The third thesis objective was to investigate the application of BiCMOS technology in the realization of highly pipelined arithmetic structures. This was accomplished, and the related work was summarized in Chapter 5. Clocking strategies for pipelined systems were briefly reviewed, and the true single phase clocking methodology was elaborated on, since it is the foundation for a powerful synthesized, pipelined design style for arithmetic structures. The technique was evaluated in Northern Telecom's BATMOS technology, and it was found through simulation that performance of these structures should dramatically increase in this technology. Tree test structures rendered correct simulation results with clock rates in excess of 62.5 and 83 MHz, depending on the load configuration. A new latching structure based on a current steering concept was introduced and several new structures which are compatible with the precharge—discharge timing of the TSPC latches were proposed. A new measure of performance, called the Comparative Pulldown Value (CPV) was introduced, and this metric was used to compare the different simulation data. Simulation of test structures revealed possible clock rates of almost double those possible with the TSPC method. Results of test structures and a mod 7 multiplier were compared, and it was found that in all cases, the test structures performed more poorly than the actual tree structure they were designed to simulate. This suggests that these structures offer pessimistic performance estimates for the corresponding switching trees. Process corner parameters were used in simulations, and the results suggest a slightly higher process variation sensitivity with the new latch. A chip was submitted for fabrication containing a mod 17 multiplier, as well as several test structures. Finally, a new ultra fast latching structure was presented which performed substantially better than the other current mode latches. A tree synthesized mod 7 multiplier was successfully clocked at 250 MHz in simulation using these ultra fast latches. It was discovered that tree test structures using these current mode latches, as well as the TSPC latches, actually benefited from the use of larger transistors in the series chain. This suggests even higher performance is possible from the structures which were treated. Finally, rough calculations were presented which lend credence to the simulation results observed.
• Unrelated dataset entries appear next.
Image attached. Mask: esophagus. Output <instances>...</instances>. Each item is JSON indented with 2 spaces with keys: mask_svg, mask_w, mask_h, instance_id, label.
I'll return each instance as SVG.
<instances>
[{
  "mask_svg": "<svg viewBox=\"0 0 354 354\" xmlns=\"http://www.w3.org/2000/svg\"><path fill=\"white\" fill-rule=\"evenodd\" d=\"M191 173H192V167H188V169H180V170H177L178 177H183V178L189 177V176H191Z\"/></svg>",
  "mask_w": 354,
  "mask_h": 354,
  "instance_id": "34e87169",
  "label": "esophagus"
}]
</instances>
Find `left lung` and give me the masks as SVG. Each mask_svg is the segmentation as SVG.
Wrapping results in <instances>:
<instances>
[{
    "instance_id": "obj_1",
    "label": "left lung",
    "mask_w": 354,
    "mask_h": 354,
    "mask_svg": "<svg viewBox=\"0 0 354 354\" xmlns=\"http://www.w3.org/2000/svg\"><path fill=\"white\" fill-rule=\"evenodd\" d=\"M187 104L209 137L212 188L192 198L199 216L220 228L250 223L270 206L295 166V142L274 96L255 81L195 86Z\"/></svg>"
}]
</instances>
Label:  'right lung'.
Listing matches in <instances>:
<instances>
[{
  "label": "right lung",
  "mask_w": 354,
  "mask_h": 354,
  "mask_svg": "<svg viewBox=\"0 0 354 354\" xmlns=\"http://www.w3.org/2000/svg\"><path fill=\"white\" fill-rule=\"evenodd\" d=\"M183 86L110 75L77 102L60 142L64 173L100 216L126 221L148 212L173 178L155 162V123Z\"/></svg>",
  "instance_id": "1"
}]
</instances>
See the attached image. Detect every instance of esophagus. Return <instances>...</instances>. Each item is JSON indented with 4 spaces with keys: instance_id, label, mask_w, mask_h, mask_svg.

\(^1\)See letter of thanks (email) in Appendix D.
The results obtained from simulations carried out in the course of this thesis work suggest that switching tree heights of 16 are possible with TSPC latches using near minimum sized transistors when they are clocked between 50 and 100 MHz. The new current mode latches should operate with the same tree height at substantially more than twice this frequency, depending on the latch structure which is used.

6.2 Future Work

There are several extensions to this work which would be useful. The macrocells should be re-characterized with up to date timing information, since at the time of contract completion, the information available was incomplete. This is a simple matter of re-running the simulations using existing netlists, and the new library information. As well, the chip which was submitted should be tested to verify functionality, as well as to provide a valuable feedback of information on the reliability of the timing information.

The new latches which have been suggested here offer many possibilities for future development. They provide potential for greatly increased functionality per pipeline stage. Further characterization of these structures is necessary, and test results from the chip which was submitted will be valuable in this respect. More exhaustive comparisons of switching tree blocks and the test structures are necessary to increase confidence in the results that were predicted by the simulations in this work. Also, a study of the power dissipation of these latches is necessary.

It would be convenient if the current steering latches could be clocked with a true single phase clock. Toward this end, an investigation of the sensitivity of the structures to slight phase lags caused by local clock inverters should be investigated. Alternately, the structure could be modified by replacing the NMOS devices M1 and M3 in Figure 5.13 with PMOS devices which would effectively eliminate the need for the $\overline{\phi}$ clock phase, thus making this structure an authentic true single phase clocked circuit. The new circuit is pictured in Figure 6.1. Although PMOS devices suffer from poor drive, the resulting performance compromise may be an equitable tradeoff for the reduction to one clock phase. Finally, the circuits suggested in [113] and [115] warrant further attention. They should be investigated to see if they provide a more optimal solution for the pipelining challenges discussed in this thesis.
Figure 6.1: Suggestion For TSPC Version of Current Steering Latch.
References


5. Geppert, L. "Not Your Father's CPU." *IEEE Spectrum.* vol. 30 No. 12 pp. 20-23


19. "Primer on CMC 0.8-Micron BiCMOS, a Version of NTE BATMOS." Canadian Microelectronics Corporation, ICI-039R00, 1992


25. McLeod, J., ed. "Changing the Chemistry Makes 0.05 Micron Transistors Possible." Electronics. vol. 66. pp. 3


105. Larsson, P. "Robustness of Digital CMOS Techniques With Special Emphasis on the True Single Phase Clocking Strategy." PhD, Linkoping University, Linkoping Sweden


Appendix A

EDGE™ BiCMOS ENVIRONMENT HINTS
A.1 Introduction

The following is a collection hints for carrying out design work in the BiCMOS Edge™ environment. It is not an exhaustive list, and the information contained is subject to change as the environment is developed. An environment description is contained in the Micronta document "Micronta/CML BiCMOS Design Environment" available from CMC, however, there are some details included here which are not treated in that document.

A.2 List of Hints

- Global power and ground nets are not used in BATMOS due to the possibility of multiple supplies or grounds in mixed signal designs. Use "vdd" and "vss" for power and ground, respectively.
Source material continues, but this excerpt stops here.